This Couple Has a Long-standing Threesome…With Their Marriage Counselor

Every time they need a tune up, she's there. And it's saved them. 

If you’re a couple in crisis, who you gonna call? How about your friendly, neighborhood marriage counselor? That’s what Sharon did back in 1997, just months before she was about to wed her husband Eric.

“We didn’t have a church, and we wanted to work through all those questions you should ask before you get married,” says Sharon, 46.

 The Ohio-based couple found a counselor through the yellow pages and made their initial appointment. They went to her three or four times. “She helped us through some serious questions, like how we were going to raise children,” Sharon says. 

With their minds at ease, they ended their sessions and made their way to the altar. But it wouldn’t be the last time the three would meet up. 

Seven years later, they were back in their counselor’s office, this time working through the dreaded seven-year itch. Sitting on the comfy couch where they had been years before, they were able to jump right in and confront their issues. 

And that’s how it’s been for nearly 20 years. While Sharon and Eric don’t see their marriage counselor on a consistent basis, they know she’s always there and ready to guide them through their matrimonial storms. And that’s a great way to keep your marriage intact, according to dating and relationship expert Fran Greene, author of “The Flirting Bible.” 

“You go to the emergency room when something horrible happens. Sometimes that can be avoided if you go to your doctor for regular preventive care,” Fran declares. “Think of counseling as a prescription for a healthy marriage.”

A third party trained in dealing with relationships, “can help you communicate with your spouse when you two are having problems,” Fran says. 

Or maybe you just need her to help you hash through a grand life decision

Sharon and her husband returned to their counselor again just a few years later. 

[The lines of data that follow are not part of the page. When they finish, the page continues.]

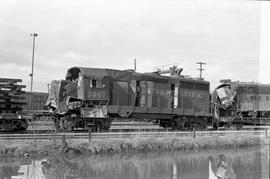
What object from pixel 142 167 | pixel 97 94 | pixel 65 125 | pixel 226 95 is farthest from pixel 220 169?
pixel 226 95

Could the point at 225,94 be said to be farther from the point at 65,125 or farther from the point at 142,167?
the point at 142,167

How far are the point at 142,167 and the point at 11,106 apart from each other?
8749 mm

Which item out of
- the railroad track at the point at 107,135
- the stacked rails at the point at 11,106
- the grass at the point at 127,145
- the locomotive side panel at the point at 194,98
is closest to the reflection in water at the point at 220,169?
the grass at the point at 127,145

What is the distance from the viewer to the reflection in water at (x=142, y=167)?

“It was when we were contemplating having a third child,” she explains. “It was great to be with someone who knows us so we could get right into it.”

They returned again a few years after that, to deal with a personal family tragedy.

The last time they went, earlier this year, was to help them rediscover their loving selves. “It’s a lot of work with three kids and taking care of our elderly parents, who live with us,” Sharon confesses. “We had been great partners, but lost us.”

Their counselor suggested they find time for themselves every day to reconnect. “We decided that at 10 p.m., we lock our bedroom door for a half hour. We don’t always have sex,” she says with a chuckle. “It’s our private time to watch TV or show each other a funny video. We can do anything and know we’re not going to be interrupted. Now it’s time we look forward to.”

“The best kind of therapist will help you identify what your issues are and give advice on how and what to do in response. It’s a sign of a healthy relationship to seek help before it gets bad,” Fran explains.

She points out that having a marriage counselor throughout your union is not a sign of weakness.  

“It actually shows just how devoted you both are to making this marriage last.”